◆ **Exercise text**:
For some people, it arrived in June or early July and cooler days lie ahead. If you live in most of the West or the Southern Plains, it will hit you in the next few weeks. And, if you are on the West Coast, you will have to wait a couple of months.

Summer heat peaks in different times of the year. Source NOAA. See enlarged map here.

The longest day of the year is usually around June 20 to 21. Typically, the long sunny days bake the land and, for most of the Northern Hemisphere, land temperatures peak sometime in July. Most of the US, from the Rockies to the East Coast follows that pattern. But notice that some areas are really different.

The Desert Southwest usually peaks in June. Then the welcome monsoon rains arrive in July and sheltering clouds cool the landscape.

Monsoon rains cool Southwestern summers through July and August. Source: Wikipedia

While northern lands usually reach their peak temperatures in July, oceans continue to warm until September. Warm wet Gulf air continues to warm Texas, Louisiana and Florida through August.

Then there is California. The currents along the West Coast flow from Alaska. When the chill Pacific air hits the warm land, it creates cooling fog. Summertime can be quite chill. As a famous quote falsely attributed to Mark Twain goes, “The coldest winter I ever spent was a summer in San Francisco.” It isn’t until September, when northern oceans reach their peak, that most of the West Coast finally warms up.

◆ **Supplied material**:
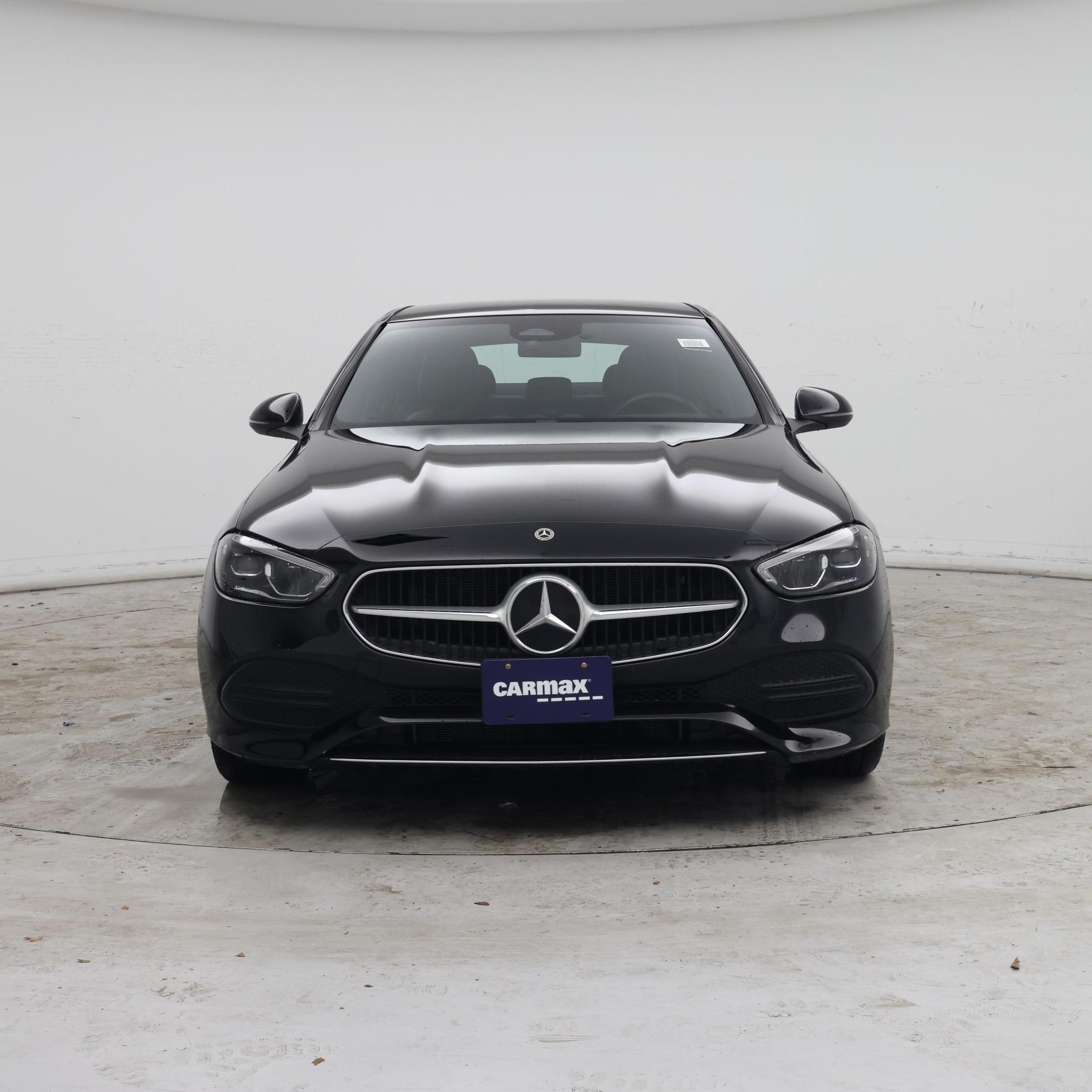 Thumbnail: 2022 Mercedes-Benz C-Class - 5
--
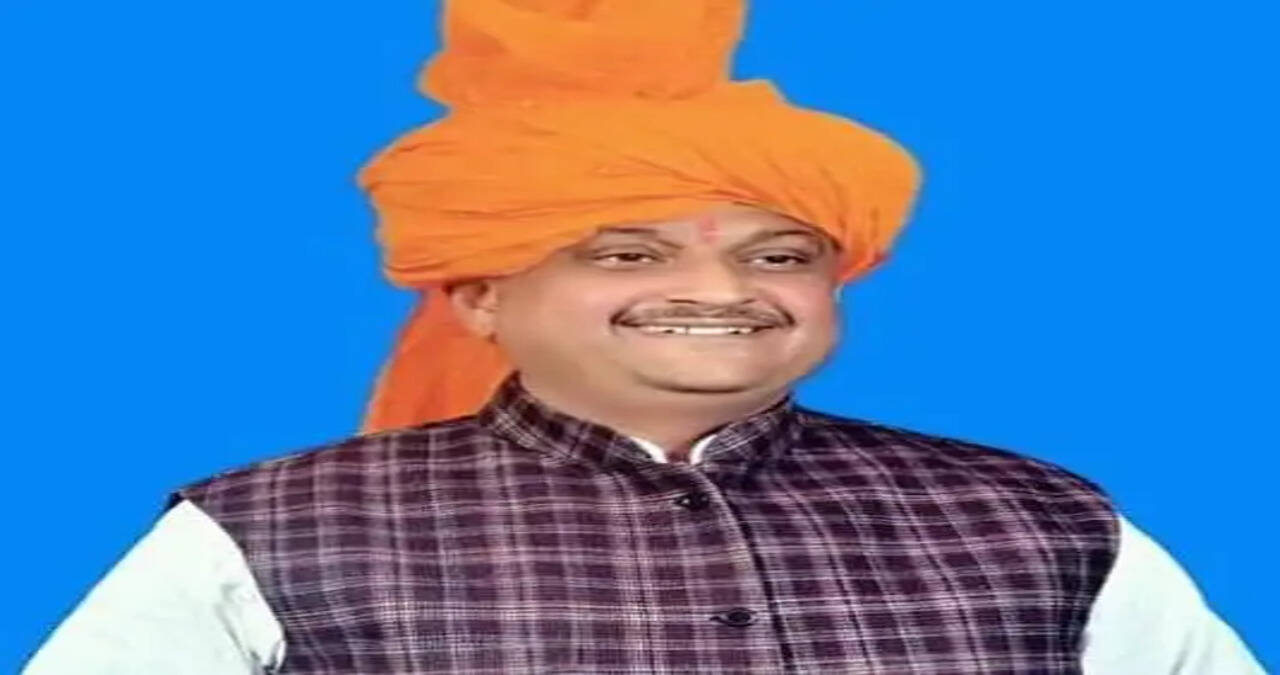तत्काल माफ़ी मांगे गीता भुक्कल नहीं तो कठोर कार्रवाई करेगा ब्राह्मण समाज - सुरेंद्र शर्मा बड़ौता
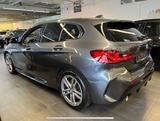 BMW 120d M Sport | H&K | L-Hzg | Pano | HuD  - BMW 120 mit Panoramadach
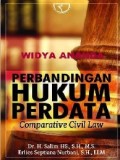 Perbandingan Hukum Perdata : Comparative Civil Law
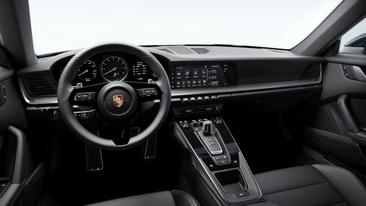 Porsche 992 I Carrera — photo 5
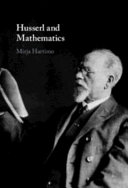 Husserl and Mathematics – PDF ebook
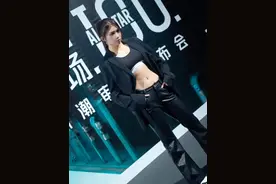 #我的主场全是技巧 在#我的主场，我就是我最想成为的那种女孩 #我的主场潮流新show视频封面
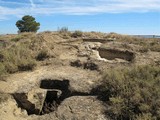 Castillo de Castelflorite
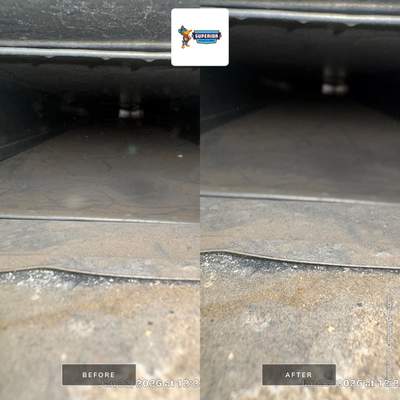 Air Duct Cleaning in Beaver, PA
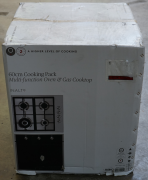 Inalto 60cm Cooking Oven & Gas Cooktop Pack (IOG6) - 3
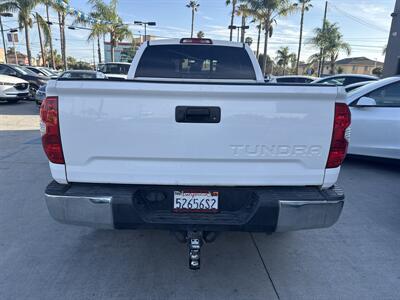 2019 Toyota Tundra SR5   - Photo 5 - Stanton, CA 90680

◆ **What the task asks**:
Decide whether each statement below agrees with the passage on summer heat peaks. For each, answer yes or no and quote the words of the passage that decide it.
1. The Desert Southwest usually reaches its peak heat in June.
2. Oceans stop warming in July, when northern lands reach their peak temperatures.
3. The passage says the quote about San Francisco was correctly attributed to Mark Twain.

◆ **Exercise output**:
1. Yes: "The Desert Southwest usually peaks in June."
2. No: "oceans continue to warm until September."
3. No: "a famous quote falsely attributed to Mark Twain"